A photoelectric surface is illuminated successively by monochromatic light of wavelengths $$\lambda$$ and $$\frac{\lambda}{2}$$. If the maximum kinetic energy of the emitted photoelectrons in the second case is 3 times that in the first case, the work function of the surface is:

We begin with the photoelectric equation, which relates the maximum kinetic energy $$K_{\text{max}}$$ of the emitted electrons to the frequency $$f$$ of the incident light and the work function $$\phi$$ of the surface:

$$K_{\text{max}} = h f - \phi,$$

where $$h$$ is Planck’s constant.

Next, we convert the given wavelengths into frequencies using the relation $$f = \dfrac{c}{\lambda},$$ where $$c$$ is the speed of light.

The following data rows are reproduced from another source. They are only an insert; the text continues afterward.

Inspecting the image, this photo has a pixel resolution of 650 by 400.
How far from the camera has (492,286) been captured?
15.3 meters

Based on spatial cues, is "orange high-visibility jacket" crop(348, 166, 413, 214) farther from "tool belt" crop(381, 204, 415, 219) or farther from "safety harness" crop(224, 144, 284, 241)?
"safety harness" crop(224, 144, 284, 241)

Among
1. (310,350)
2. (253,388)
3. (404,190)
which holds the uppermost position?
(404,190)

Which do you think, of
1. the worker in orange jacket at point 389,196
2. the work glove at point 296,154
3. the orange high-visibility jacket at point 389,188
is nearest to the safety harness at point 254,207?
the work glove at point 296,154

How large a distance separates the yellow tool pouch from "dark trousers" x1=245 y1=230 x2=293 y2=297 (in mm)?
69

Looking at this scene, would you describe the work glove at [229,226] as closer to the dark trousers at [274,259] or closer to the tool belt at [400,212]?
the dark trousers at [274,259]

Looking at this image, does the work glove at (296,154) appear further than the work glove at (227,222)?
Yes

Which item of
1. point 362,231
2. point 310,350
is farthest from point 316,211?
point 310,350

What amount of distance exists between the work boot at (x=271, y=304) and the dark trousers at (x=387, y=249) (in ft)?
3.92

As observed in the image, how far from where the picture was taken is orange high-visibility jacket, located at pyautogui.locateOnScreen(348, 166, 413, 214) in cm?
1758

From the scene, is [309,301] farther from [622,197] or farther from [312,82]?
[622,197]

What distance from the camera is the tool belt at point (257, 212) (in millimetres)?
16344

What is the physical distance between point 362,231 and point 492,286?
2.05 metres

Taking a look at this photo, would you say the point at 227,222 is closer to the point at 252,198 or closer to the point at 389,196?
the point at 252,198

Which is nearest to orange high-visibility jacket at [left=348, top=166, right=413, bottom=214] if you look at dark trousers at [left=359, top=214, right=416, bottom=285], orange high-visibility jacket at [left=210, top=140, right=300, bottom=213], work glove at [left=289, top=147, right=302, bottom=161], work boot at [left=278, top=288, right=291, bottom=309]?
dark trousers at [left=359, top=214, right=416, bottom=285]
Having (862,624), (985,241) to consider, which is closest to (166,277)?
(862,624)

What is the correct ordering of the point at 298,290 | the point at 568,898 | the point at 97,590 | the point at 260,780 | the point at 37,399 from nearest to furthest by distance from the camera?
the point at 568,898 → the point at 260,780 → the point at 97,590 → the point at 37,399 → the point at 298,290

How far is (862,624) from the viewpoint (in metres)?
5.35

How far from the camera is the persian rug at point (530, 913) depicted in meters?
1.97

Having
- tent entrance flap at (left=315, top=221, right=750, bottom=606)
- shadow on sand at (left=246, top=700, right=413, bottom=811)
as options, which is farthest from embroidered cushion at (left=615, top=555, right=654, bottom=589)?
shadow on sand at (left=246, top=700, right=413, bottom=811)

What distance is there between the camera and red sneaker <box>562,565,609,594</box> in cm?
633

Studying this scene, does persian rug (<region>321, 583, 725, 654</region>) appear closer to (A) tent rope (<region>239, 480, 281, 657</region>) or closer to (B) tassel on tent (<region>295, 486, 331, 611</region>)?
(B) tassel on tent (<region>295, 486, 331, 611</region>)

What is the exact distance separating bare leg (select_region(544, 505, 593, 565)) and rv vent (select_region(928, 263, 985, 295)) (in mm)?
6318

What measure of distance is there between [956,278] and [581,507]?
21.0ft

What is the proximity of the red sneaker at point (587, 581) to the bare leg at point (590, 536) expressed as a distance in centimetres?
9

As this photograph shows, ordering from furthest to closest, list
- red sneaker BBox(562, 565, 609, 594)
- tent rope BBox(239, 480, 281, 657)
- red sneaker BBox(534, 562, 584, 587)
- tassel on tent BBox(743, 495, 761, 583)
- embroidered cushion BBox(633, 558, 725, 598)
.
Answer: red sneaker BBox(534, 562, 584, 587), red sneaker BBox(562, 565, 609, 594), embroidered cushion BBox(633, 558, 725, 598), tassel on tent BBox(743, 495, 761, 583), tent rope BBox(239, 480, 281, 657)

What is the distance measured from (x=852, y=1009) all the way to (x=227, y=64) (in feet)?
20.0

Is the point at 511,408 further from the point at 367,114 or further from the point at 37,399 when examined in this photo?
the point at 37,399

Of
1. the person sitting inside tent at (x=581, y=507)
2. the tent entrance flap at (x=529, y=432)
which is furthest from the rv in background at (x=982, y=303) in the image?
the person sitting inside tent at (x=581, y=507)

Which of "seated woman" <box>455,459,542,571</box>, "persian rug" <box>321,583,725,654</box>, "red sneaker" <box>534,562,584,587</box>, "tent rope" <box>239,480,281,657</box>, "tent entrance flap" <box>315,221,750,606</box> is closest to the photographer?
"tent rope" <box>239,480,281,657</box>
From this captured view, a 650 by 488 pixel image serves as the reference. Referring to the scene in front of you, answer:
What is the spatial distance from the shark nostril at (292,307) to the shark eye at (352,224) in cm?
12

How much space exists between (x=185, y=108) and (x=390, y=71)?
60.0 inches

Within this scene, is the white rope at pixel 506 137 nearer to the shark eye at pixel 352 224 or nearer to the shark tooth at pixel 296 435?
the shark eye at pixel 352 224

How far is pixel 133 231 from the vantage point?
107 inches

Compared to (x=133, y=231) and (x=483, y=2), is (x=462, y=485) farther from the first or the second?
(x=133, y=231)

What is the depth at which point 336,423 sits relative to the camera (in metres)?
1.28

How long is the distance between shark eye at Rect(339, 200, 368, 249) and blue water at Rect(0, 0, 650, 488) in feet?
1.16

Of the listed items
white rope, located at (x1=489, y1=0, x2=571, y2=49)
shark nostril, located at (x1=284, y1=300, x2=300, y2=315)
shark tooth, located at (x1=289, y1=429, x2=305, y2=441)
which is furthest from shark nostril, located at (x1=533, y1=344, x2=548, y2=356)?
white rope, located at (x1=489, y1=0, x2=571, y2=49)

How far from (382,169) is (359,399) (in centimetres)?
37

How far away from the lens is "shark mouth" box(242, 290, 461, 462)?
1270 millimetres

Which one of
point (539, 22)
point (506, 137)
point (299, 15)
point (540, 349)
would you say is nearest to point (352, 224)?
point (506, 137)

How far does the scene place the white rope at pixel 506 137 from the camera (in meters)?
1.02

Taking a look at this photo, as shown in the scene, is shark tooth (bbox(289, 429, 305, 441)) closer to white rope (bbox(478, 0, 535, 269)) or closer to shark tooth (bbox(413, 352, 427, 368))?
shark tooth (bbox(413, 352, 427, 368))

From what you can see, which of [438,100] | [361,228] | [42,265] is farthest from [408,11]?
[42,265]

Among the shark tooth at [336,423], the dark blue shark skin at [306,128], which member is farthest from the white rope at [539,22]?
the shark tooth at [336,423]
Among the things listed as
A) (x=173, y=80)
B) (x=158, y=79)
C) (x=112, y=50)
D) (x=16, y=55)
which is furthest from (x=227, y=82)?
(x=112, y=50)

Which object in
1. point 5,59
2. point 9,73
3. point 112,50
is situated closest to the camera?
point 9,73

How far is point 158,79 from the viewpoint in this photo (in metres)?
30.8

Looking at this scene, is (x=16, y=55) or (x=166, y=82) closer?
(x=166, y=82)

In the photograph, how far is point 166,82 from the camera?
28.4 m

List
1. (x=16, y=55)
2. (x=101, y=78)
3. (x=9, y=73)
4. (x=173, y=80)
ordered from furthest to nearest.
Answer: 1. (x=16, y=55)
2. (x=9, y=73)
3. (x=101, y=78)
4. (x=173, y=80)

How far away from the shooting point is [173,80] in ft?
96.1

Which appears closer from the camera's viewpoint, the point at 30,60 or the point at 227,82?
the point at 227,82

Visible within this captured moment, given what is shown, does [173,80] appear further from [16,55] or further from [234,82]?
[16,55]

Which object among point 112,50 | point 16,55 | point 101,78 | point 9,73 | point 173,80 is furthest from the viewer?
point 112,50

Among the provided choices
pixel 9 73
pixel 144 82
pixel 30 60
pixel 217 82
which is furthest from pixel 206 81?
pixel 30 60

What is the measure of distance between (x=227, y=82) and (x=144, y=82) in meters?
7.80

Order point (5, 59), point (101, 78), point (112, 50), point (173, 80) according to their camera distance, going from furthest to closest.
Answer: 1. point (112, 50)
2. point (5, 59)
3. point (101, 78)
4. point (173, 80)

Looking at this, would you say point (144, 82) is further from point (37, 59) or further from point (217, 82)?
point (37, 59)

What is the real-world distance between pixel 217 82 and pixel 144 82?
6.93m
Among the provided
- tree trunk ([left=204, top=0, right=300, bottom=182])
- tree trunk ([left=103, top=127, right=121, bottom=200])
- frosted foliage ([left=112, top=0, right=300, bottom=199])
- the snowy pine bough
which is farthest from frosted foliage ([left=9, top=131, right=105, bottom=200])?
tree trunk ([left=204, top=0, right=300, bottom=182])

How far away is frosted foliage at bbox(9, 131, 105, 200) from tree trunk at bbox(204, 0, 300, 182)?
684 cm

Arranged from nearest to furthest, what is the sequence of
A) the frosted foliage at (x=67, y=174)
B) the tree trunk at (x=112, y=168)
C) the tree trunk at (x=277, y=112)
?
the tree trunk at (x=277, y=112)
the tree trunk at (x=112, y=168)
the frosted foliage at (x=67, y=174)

For the first illumination, the wavelength is $$\lambda$$. Hence,

$$f_1 = \dfrac{c}{\lambda}.$$

Substituting this frequency into the photoelectric equation, we obtain the first maximum kinetic energy:

$$K_1 = h f_1 - \phi = h\left(\dfrac{c}{\lambda}\right) - \phi = \dfrac{h c}{\lambda} - \phi.$$

Now the surface is illuminated by light of wavelength $$\dfrac{\lambda}{2}$$. The corresponding frequency is

$$f_2 = \dfrac{c}{\lambda/2} = \dfrac{2c}{\lambda}.$$

Again using the photoelectric formula, the second maximum kinetic energy becomes

$$K_2 = h f_2 - \phi = h\left(\dfrac{2c}{\lambda}\right) - \phi = \dfrac{2 h c}{\lambda} - \phi.$$

The problem states that this second kinetic energy is three times the first:

$$K_2 = 3 K_1.$$

Substituting the explicit expressions for $$K_1$$ and $$K_2$$ gives

$$\dfrac{2 h c}{\lambda} - \phi = 3\left(\dfrac{h c}{\lambda} - \phi\right).$$

We now expand the right-hand side:

$$\dfrac{2 h c}{\lambda} - \phi = \dfrac{3 h c}{\lambda} - 3\phi.$$

To isolate $$\phi,$$ we collect like terms. First, bring all terms to one side:

$$0 = \dfrac{3 h c}{\lambda} - 3\phi - \dfrac{2 h c}{\lambda} + \phi.$$

Combine the terms involving $$h c$$ and the terms involving $$\phi$$ separately:

$$0 = \left(\dfrac{3 h c}{\lambda} - \dfrac{2 h c}{\lambda}\right) + (-3\phi + \phi).$$

$$0 = \dfrac{h c}{\lambda} - 2\phi.$$

Now we solve for the work function $$\phi$$ by moving the term with $$\phi$$ to the other side:

$$2\phi = \dfrac{h c}{\lambda}.$$

Finally, dividing by 2 yields

$$\phi = \dfrac{h c}{2\lambda}.$$

This matches Option A in the list provided.

Hence, the correct answer is Option A.